◆ REQUIRED WORK ◆
The reply is a verbatim copy of the listing below with its images dropped.

◆ DATA EXTRACT ◆
+ + + + + + +
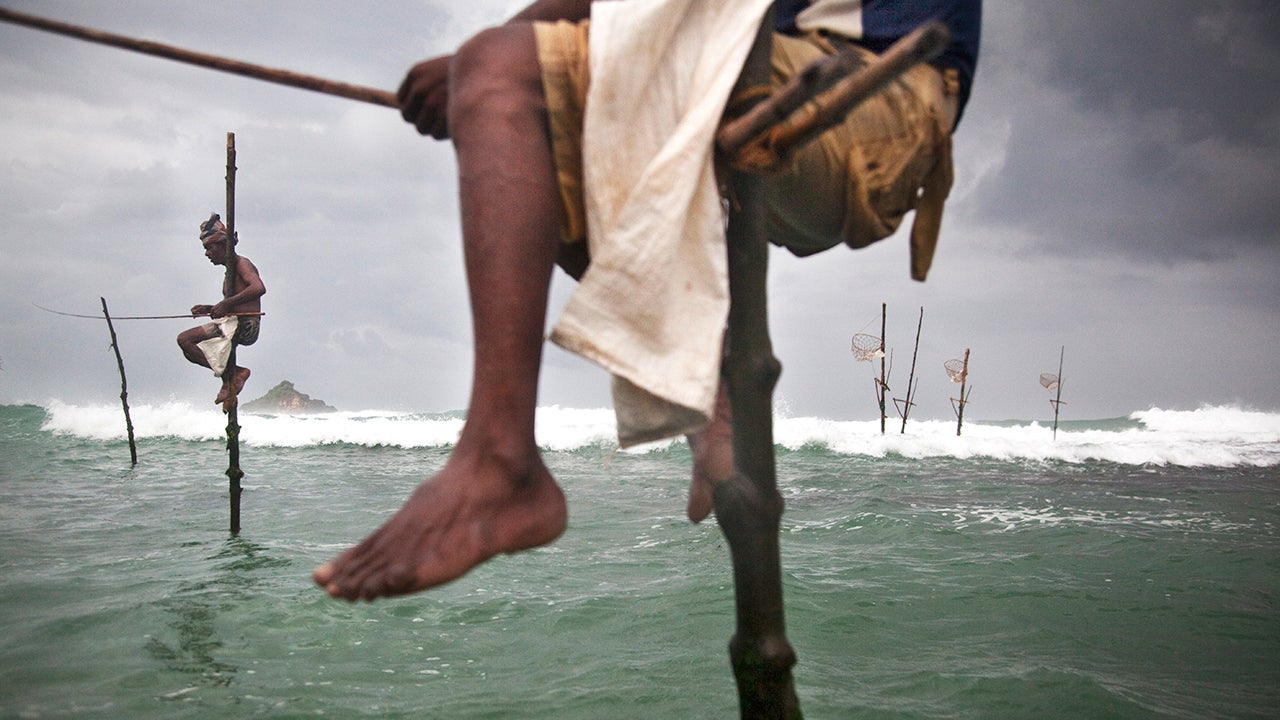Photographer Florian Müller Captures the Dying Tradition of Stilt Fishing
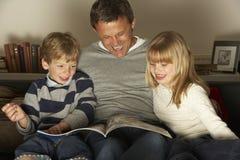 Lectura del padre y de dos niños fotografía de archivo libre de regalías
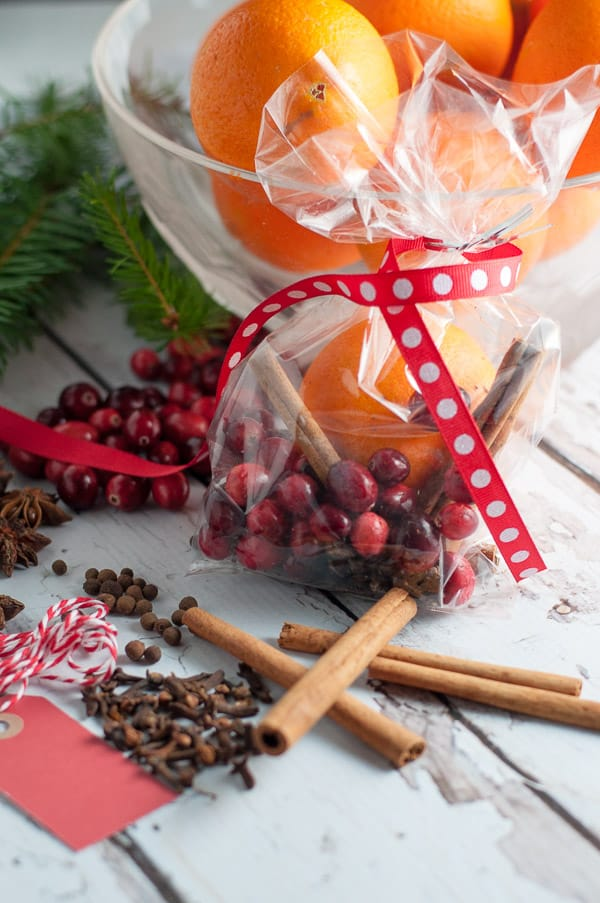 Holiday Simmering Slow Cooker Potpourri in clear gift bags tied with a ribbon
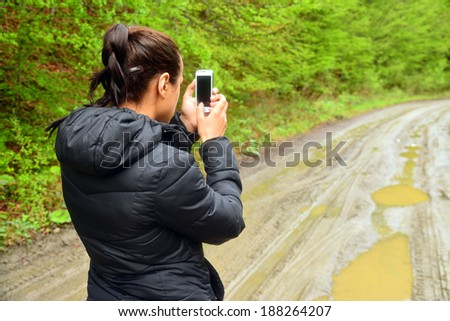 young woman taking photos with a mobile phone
+ + + + + + +
◆ WRITTEN REPLY ◆
Photographer Florian Müller Captures the Dying Tradition of Stilt Fishing
 Lectura del padre y de dos niños fotografía de archivo libre de regalías
 Holiday Simmering Slow Cooker Potpourri in clear gift bags tied with a ribbon
 young woman taking photos with a mobile phone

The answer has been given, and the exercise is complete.